En un día caluroso de verano en el sur de la Florida un niño decidió ir a nadar
en la laguna detrás de su casa. Salió corriendo por la puerta trasera, se tiró
en el agua y nadaba feliz. No se daba cuenta de que un cocodrilo se le
acercaba.

Su mamá desde la casa miraba por la ventana, y vió con horror lo que sucedía. 
Enseguida corrió hacia su hijo gritándole lo más fuerte que podía.

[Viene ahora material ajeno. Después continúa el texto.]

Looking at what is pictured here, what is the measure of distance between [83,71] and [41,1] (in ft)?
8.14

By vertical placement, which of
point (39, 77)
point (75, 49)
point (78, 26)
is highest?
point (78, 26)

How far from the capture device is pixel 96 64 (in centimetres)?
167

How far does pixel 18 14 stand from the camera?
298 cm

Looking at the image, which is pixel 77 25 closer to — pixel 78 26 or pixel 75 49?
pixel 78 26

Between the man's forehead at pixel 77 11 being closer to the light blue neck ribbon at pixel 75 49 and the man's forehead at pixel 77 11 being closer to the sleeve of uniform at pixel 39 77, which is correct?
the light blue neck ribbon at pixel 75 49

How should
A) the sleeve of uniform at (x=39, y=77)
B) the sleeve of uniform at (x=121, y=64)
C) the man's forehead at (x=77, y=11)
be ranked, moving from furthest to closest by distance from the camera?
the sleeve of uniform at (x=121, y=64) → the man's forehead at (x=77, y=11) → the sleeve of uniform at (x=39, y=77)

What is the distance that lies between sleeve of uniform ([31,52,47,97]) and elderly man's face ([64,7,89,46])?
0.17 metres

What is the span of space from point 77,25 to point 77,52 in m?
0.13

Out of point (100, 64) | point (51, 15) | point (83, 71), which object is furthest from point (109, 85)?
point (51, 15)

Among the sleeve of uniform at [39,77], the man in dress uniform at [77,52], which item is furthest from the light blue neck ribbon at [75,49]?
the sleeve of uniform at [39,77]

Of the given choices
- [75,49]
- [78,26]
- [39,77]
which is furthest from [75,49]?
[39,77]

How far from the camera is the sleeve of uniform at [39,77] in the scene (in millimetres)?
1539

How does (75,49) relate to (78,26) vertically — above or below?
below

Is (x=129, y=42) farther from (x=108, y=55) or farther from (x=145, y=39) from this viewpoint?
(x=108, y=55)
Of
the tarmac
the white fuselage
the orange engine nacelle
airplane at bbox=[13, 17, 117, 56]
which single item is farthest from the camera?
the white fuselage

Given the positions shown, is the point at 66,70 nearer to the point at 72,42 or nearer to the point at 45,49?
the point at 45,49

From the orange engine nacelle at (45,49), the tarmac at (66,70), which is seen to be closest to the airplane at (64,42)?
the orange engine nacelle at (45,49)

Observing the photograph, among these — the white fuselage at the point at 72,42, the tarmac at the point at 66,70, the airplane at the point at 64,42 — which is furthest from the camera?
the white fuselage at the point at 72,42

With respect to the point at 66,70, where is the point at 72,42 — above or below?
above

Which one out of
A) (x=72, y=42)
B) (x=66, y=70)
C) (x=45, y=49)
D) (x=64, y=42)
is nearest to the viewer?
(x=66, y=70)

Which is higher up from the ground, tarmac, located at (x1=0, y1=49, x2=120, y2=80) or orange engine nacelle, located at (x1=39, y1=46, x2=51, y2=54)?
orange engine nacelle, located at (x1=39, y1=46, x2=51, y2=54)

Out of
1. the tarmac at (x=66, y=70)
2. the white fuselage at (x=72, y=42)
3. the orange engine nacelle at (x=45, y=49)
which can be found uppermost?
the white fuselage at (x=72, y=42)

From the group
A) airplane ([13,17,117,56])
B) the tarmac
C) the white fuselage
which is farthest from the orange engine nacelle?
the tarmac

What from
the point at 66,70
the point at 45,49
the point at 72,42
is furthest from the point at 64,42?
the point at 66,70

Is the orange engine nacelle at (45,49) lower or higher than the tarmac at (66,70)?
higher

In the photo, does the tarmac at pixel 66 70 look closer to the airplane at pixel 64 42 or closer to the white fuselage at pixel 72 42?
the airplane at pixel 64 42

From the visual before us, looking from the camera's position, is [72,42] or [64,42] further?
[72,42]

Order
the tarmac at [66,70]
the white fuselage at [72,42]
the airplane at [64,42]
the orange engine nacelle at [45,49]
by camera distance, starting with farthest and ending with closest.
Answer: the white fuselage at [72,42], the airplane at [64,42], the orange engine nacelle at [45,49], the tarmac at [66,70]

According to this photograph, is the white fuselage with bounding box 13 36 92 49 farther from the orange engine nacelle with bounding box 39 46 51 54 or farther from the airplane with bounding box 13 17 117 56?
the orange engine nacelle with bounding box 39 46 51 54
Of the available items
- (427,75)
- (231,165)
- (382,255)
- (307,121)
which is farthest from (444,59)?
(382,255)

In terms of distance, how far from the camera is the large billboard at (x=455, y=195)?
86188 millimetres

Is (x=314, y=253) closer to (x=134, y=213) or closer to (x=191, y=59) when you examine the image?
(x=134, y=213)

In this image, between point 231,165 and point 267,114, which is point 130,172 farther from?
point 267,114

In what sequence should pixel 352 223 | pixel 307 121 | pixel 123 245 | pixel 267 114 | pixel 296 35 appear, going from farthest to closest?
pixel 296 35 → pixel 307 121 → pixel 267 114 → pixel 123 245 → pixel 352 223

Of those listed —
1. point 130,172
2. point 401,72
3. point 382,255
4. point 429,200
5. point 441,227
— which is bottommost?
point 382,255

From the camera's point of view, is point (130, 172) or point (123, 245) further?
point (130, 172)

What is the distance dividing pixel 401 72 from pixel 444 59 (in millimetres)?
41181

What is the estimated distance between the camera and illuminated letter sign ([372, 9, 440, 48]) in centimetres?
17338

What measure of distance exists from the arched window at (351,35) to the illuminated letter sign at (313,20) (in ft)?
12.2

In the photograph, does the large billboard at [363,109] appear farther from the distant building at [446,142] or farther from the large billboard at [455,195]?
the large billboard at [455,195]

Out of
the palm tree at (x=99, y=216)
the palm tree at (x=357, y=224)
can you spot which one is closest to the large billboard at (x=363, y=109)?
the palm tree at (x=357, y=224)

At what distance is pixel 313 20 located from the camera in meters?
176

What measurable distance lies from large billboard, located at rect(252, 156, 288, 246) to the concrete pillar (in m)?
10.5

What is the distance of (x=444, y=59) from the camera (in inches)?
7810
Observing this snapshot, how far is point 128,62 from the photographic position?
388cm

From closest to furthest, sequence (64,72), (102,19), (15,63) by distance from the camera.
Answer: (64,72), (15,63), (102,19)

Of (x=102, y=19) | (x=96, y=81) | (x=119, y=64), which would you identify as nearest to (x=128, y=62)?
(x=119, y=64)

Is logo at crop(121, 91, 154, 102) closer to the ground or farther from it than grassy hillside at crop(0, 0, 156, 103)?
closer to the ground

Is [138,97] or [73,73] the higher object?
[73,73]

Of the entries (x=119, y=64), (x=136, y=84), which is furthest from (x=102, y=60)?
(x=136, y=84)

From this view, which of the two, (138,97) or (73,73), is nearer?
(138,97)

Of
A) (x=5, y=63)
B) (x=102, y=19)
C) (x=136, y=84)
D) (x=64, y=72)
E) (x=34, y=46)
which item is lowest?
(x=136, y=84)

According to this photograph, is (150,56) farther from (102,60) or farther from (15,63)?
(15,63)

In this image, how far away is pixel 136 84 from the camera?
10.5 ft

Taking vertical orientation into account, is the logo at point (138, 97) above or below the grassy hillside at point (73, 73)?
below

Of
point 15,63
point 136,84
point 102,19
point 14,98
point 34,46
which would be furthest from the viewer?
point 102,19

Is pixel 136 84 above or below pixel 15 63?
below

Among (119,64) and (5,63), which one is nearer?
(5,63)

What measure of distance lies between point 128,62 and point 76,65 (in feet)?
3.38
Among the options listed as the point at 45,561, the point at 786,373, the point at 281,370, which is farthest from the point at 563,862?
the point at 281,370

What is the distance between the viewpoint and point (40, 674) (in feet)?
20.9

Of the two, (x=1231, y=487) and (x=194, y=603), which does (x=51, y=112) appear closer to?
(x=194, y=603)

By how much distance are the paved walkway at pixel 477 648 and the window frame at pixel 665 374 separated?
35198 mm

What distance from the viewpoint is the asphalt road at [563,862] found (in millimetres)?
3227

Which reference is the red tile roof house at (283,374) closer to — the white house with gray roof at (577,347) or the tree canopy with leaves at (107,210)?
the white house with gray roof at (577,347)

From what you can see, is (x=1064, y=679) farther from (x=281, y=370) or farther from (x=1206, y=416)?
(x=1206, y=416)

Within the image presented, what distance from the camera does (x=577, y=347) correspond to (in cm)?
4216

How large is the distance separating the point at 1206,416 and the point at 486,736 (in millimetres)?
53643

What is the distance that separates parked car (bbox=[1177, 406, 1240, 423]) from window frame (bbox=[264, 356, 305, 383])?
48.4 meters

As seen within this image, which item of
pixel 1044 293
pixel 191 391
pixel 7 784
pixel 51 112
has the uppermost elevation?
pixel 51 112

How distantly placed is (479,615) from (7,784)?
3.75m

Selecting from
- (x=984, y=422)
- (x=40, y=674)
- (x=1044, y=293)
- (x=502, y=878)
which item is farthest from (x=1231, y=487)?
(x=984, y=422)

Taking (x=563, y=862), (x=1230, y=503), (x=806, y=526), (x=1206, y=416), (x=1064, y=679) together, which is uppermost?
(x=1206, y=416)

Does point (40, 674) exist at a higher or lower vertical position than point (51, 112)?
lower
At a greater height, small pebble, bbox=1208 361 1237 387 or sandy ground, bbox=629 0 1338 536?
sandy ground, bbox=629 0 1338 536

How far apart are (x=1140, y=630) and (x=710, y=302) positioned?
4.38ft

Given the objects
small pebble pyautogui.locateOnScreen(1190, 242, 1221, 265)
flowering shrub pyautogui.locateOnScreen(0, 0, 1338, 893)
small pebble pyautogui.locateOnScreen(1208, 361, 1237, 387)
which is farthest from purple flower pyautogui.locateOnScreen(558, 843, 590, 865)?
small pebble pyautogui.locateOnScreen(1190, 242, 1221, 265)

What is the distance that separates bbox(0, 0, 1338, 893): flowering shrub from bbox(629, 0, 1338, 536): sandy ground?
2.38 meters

Oyéndole, el
niño se alarmó y viró nadando hacia su mamá. Pero fue demasiado tarde. 
Desde el muelle la mamá agarró al niño por sus brazos justo cuando el caimán 
le agarraba sus piernitas. La mujer jalaba determinada, con toda la fuerza de su
corazón. El cocodrilo era más fuerte, pero la mamá era mucho más apasionada y
su amor no la abandonaba.

Un señor que escuchó los gritos se apresuró hacia el lugar con una pistola y
mató al cocodrilo. El niño sobrevivió y, aunque sus piernas sufrieron bastante, aún pudo 
llegar a caminar. Cuando salió del trauma, un periodista le preguntó al niño si 
le quería enseñar las cicatrices de sus pies. El niño levantó la colcha y 
se las mostró. Pero entonces, con gran orgullo se remango las mangas y 
señalando hacia las cicatrices en sus brazos le dijo: “Pero las que usted debe ver son 
estas”.  Eran las marcas de las uñas de su mamá que habían presionado con 
fuerza. “Las tengo porque mamá no me soltó y me salvó la vida”.

 Esta es la historia de un muchachito que tenía muy mal carácter. Su padre le dio una bolsa de clavos y le dijo que cada vez que perdiera la paciencia, debería clavar un clavo detrás de la puerta. El primer día, el muchacho clavó 37 clavos detrás de la puerta. Las semanas que siguieron, a medida que él aprendía a controlar su genio, clavaba cada vez menos clavos detrás de la puerta. Descubrió que era más fácil controlar su carácter durante todo el día. Después de informar a su padre, éste le sugirió que retirara un clavo cada día que lograra controlar su carácter. Los días pasaron y el joven pudo finalmente anunciar a su padre que no quedaban más clavos para retirar de la puerta. Su padre lo tomó de la mano y lo llevó hasta la puerta. Le dijo: “Has trabajado duro, hijo mío, pero mira todos esos hoyos en la puerta. Nunca más será la misma. Cada vez que tú pierdes la paciencia, dejas cicatrices exactamente como las que aquí ves”. Tú puedes insultar a alguien y retirar lo dicho, pero el modo cómo se lo digas lo devastará y la cicatriz perdurará para siempre. Una ofensa verbal es tan dañina como la ofensa física. Los amigos son joyas preciosas. Nos hacen reír y nos animan a seguir adelante. Nos escuchan con atención y siempre están dispuestos a abrirnos su corazón. Tenlo siempre presente.